┌──
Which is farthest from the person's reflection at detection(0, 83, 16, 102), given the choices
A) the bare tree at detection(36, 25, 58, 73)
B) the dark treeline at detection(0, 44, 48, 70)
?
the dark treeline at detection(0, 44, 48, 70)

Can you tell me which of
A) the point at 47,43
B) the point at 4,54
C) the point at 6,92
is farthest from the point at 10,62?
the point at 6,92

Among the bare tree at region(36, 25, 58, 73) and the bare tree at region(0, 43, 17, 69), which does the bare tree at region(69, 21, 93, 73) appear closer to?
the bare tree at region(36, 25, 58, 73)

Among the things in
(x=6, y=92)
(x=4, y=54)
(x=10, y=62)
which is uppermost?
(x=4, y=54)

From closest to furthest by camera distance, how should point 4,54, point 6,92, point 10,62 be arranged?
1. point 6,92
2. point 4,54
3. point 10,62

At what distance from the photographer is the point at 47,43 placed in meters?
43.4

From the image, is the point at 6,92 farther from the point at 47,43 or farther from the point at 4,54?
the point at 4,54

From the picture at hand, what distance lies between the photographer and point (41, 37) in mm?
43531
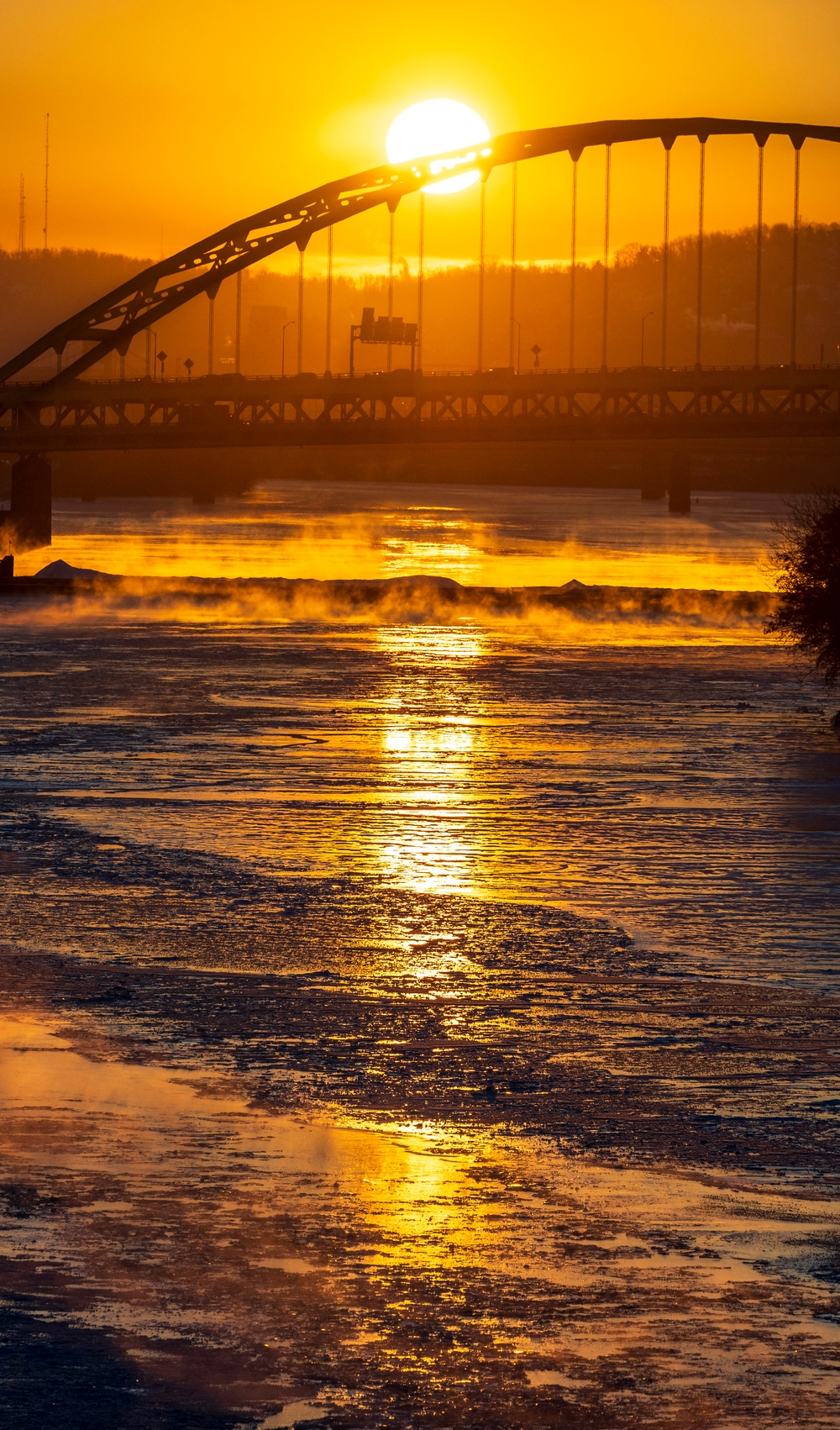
└──
GOAL:
Reproduce all of the data above, substituting "camera operator" for every occurrence of "photographer" and leaving everything else unchanged. Omit the pictures from your answer.

TASK SOLUTION:
Which is farthest from the person's reflection at detection(0, 83, 16, 102), given the choices
A) the bare tree at detection(36, 25, 58, 73)
B) the dark treeline at detection(0, 44, 48, 70)
?
the dark treeline at detection(0, 44, 48, 70)

Can you tell me which of
A) the point at 47,43
B) the point at 4,54
C) the point at 6,92
is farthest from the point at 10,62?
the point at 6,92

Among the bare tree at region(36, 25, 58, 73) and the bare tree at region(0, 43, 17, 69), which does the bare tree at region(69, 21, 93, 73) appear closer to?
the bare tree at region(36, 25, 58, 73)

Among the things in
(x=6, y=92)
(x=4, y=54)
(x=10, y=62)
which is uppermost?
(x=4, y=54)

From closest to furthest by camera distance, how should point 4,54, point 6,92, point 10,62 be arranged?
1. point 6,92
2. point 4,54
3. point 10,62

At what distance from the camera operator is the point at 47,43 placed in meters?
43.4

From the image, is the point at 6,92 farther from the point at 47,43 or farther from the point at 4,54?
the point at 4,54

From the picture at hand, what distance lies between the camera operator and point (41, 37) in mm?
43531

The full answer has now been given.